Across from the Mariano Uy Chaco Building on the corner with Plaza Moraga was the Insular Life Building, built on the site of a former Chinese cemetery and rising taller to become Manila's tallest pre-war structure. Likewise designed by Andrés Luna de San Pedro, it was known for the distinctive eagle on its pinnacle. Originally built as the headquarters of the Insular Life Assurance Company, the Philippines' first own life insurance company, it also hosted the trading floor of the Philippine Stock Exchange, as well as the studios of colonial-era radio station KZRM (now DZRB-AM). Also damaged in the Battle of Manila and subsequently restored, the building was later demolished after Insular Life relocated to Makati in 1962.

Several financial institutions have also been located in Plaza de Cervantes at some point in their history. In 1892, the Banco Español-Filipino, now Bank of the Philippine Islands (BPI), relocated to 4 Plaza Cervantes from their first headquarters in Intramuros, the property being owned at the time by the Dominicans. BPI still maintains a branch today on the same site. Meanwhile, the Hongkong and Shanghai Banking Corporation (HSBC) established its first branch in the Philippines — the first foreign bank to do so — at the corner of the plaza and Calle Rosario on November 11, 1875, later moving to a new building on the other end of the plaza in 1922. Although HSBC moved out in 1971 in favor of moving to new offices in Makati, and the building was in a state of disrepair for several years thereafter, the building was restored and now houses the 1919 Grand Café. Philtrust Bank, meanwhile, is the current owner of the Mariano Uy Chaco Building, maintaining a branch on the building's ground floor.

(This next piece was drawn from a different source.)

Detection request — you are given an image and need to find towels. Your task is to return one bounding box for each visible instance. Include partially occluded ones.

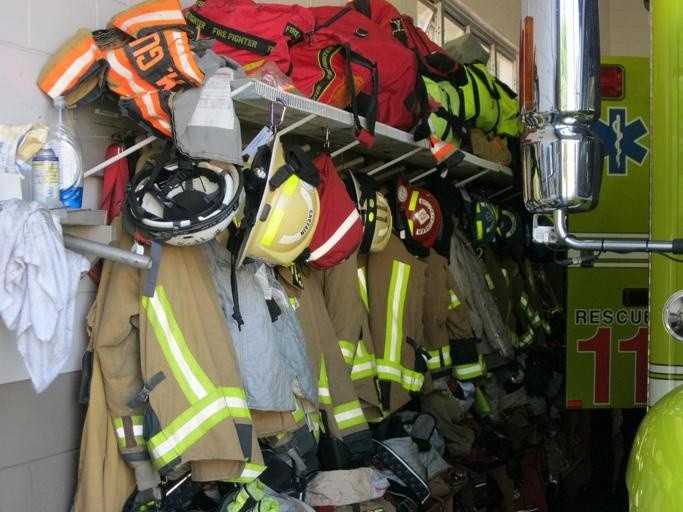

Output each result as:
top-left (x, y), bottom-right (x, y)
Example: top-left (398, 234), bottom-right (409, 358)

top-left (1, 200), bottom-right (91, 396)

A number of government offices are also located in the plaza's vicinity. The National Archives maintains administrative offices behind the plaza at the Juan Luna Building at the corner of Juan Luna Street and the Muelle de la Industria, while the Land Management Bureau (LMB) formerly maintained its headquarters on the site of the former Insular Life Building. In 2018, both buildings, as well as the BPI building, were damaged in a fire that started in the LMB offices, causing ₱100 million worth of damage to equipment and destroying several important documents, including land titles, held in storage at the LMB. The LMB has since relocated to a new headquarters along Quezon Avenue in Quezon City, and the old headquarters remains abandoned.